[Problem description]
An exact copy of the listing is required, with its pictures removed.

[Start of Attachment]

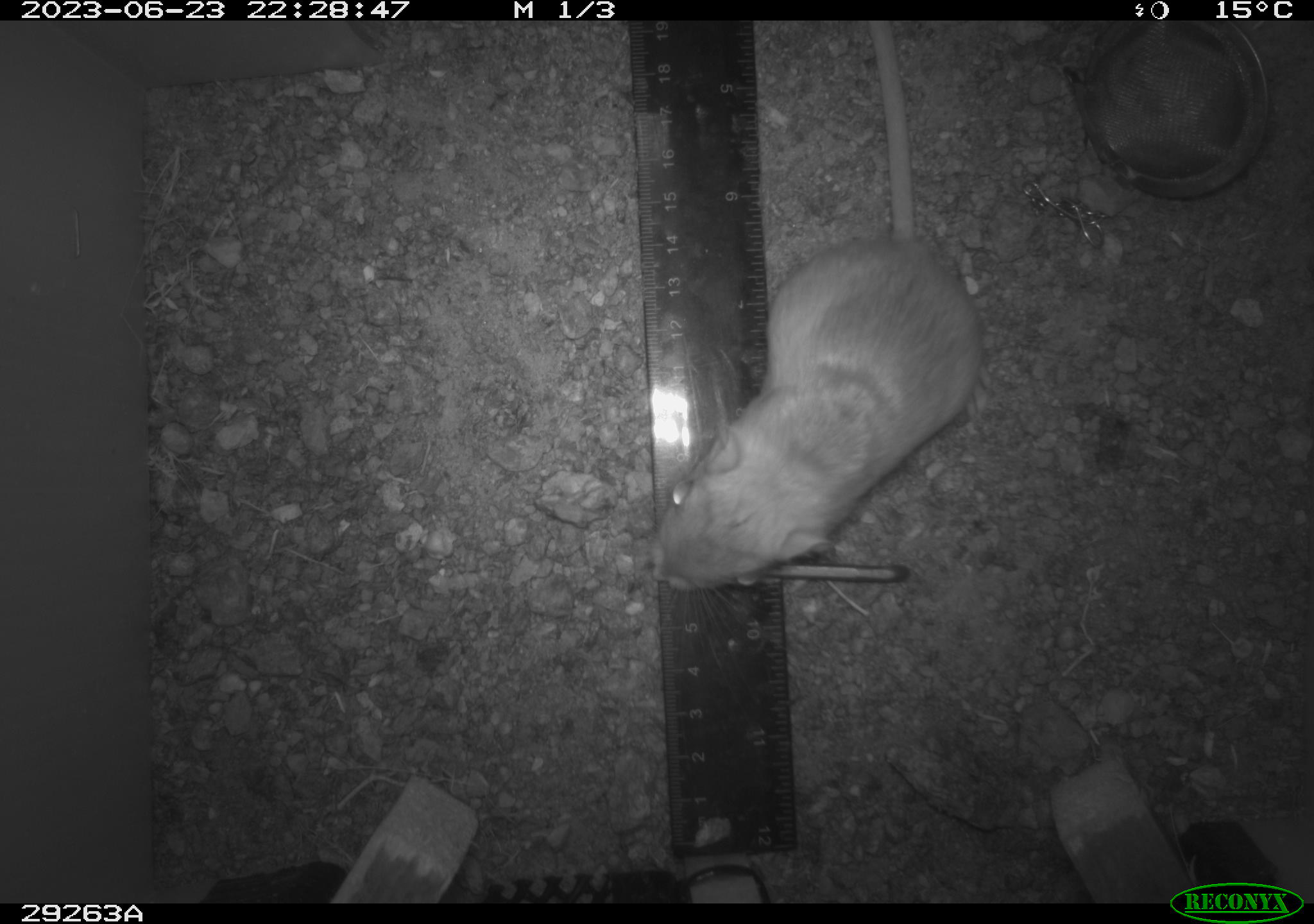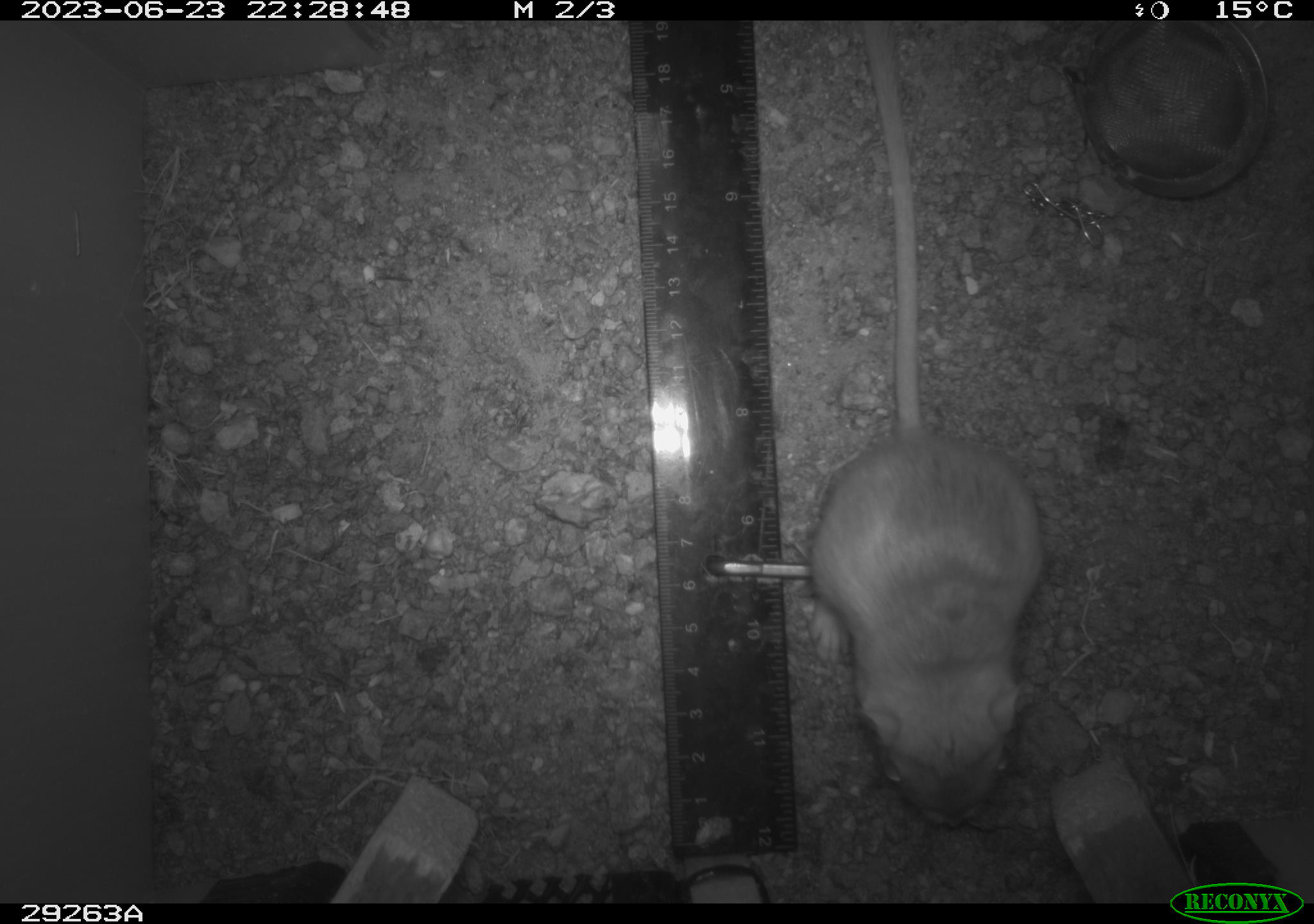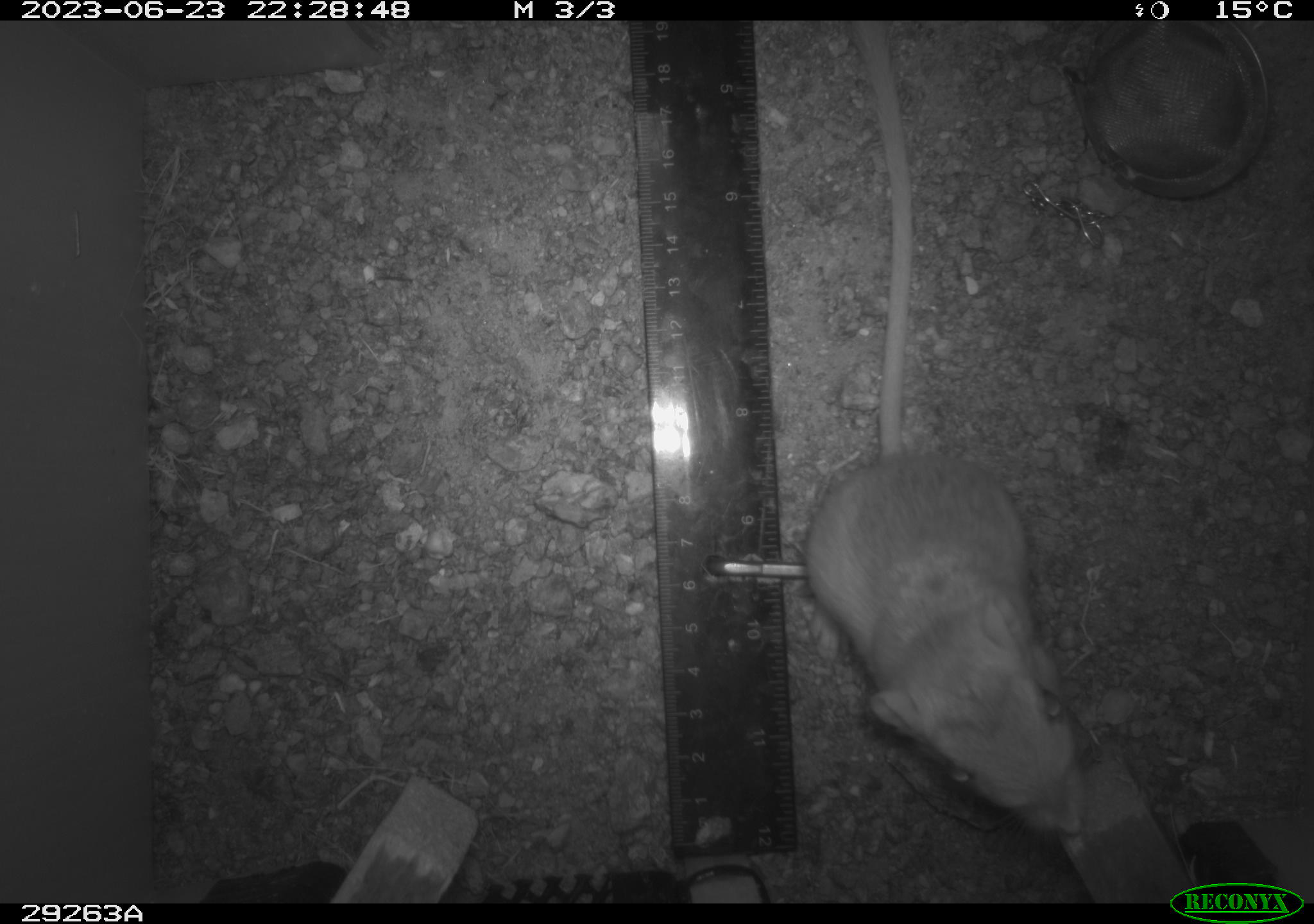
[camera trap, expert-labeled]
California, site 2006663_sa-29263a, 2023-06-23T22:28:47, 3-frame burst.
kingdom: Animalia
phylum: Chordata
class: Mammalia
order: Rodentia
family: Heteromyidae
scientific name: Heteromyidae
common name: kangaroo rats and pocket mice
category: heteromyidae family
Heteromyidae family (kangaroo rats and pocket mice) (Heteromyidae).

[End of Attachment]

[Exercise output]
[camera trap, expert-labeled]
California, site 2006663_sa-29263a, 2023-06-23T22:28:47, 3-frame burst.
kingdom: Animalia
phylum: Chordata
class: Mammalia
order: Rodentia
family: Heteromyidae
scientific name: Heteromyidae
common name: kangaroo rats and pocket mice
category: heteromyidae family
Heteromyidae family (kangaroo rats and pocket mice) (Heteromyidae).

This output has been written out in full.